Przy okazji gmina z najwyższą frekwencją ma otrzymać tajemniczy tytuł "pępka europy".
Nikt nie wytłumaczył jednak jaki korzyści miałyby z tego płynąć
- uśmiech eurokomisarza... odciśnięty w betonie?
- Nowe wozy drabiniaste (najwyraźniej potrzebne, skoro Polska tak "nowocześnie" reklamuje udział w wyborach)?
- Przydział alkoholu (to zawsze się u nas przyda)?
- Przyjazd cyrku (najwyraźniej frekwencja wynika przecież z zainteresowania lokalnej społeczności tego typu rozrywkami)?
Czy też inne atrakcje.
Na razie perspektywa uzyskania zaszczytnego miana "pępka Europy" musi nam wystarczyć.

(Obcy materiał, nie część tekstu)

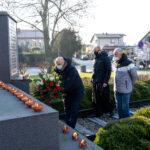 Wójt gminy Teresin Marek Olechowski, wiceprzewodniczący rady Lech Kaźmierczak i proboszcz Mariusz Książek składają kwiaty przy Pomniku 20 Rozstrzelanych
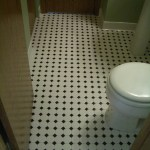 Octagonal mosaic tile floor installation with black dot in Northern Colorado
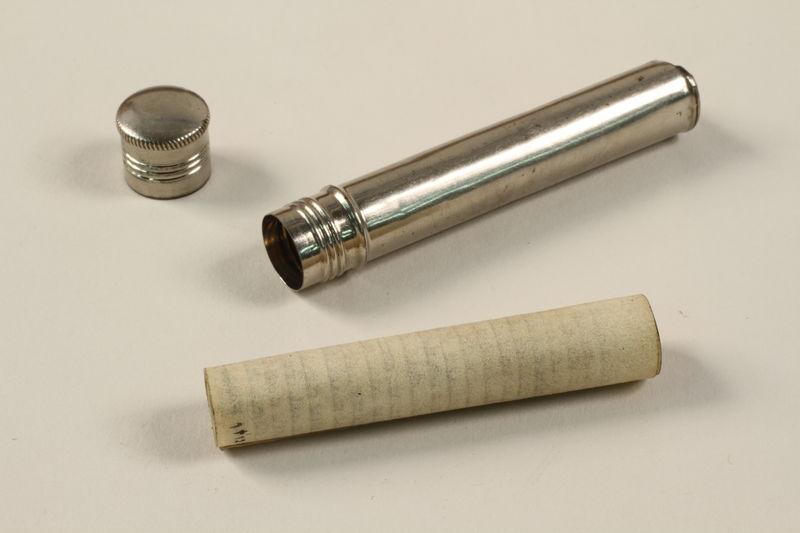2002.140.3 open Tubular silver mezuzah saved with a hidden Dutch Jewish infant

Czy oznacza to, że gmina z najniższą frekwencją otrzyma tytuł d... Europy? Jeśli tak, to kolejny powód do niepójścia na wybory. Wyobraźmy sobie jak wypromowałoby to gminę. Co tam jakiś prozaiczny pępek. Już widzę billboardy "Witamy w X - d... Europy".
Kolejny spot pokazuje natomiast całą prawdę o politykach z Polski.
Europoseł wybierający się do Brukseli zabiera ze sobą policyjny lizak (ewidentny symbol jazdy na tzw. "podwójnym gazie"), stanik (symbol cenienia sobie damskiego towarzystwa - nie wątpię że w celu promowania równouprawnienia) i bochen chleba (jak wiadomo posłowie to ludzie biedni, często bez oszczędności, a w Brukseli jedzenie drogie).
Oglądając te "zachęty" nie mogę się oprzeć wrażeniu że sam jako anarchista nie przygotowałbym ich lepiej... nawołując do bojkotu szopki mającej odbyć się 7 czerwca.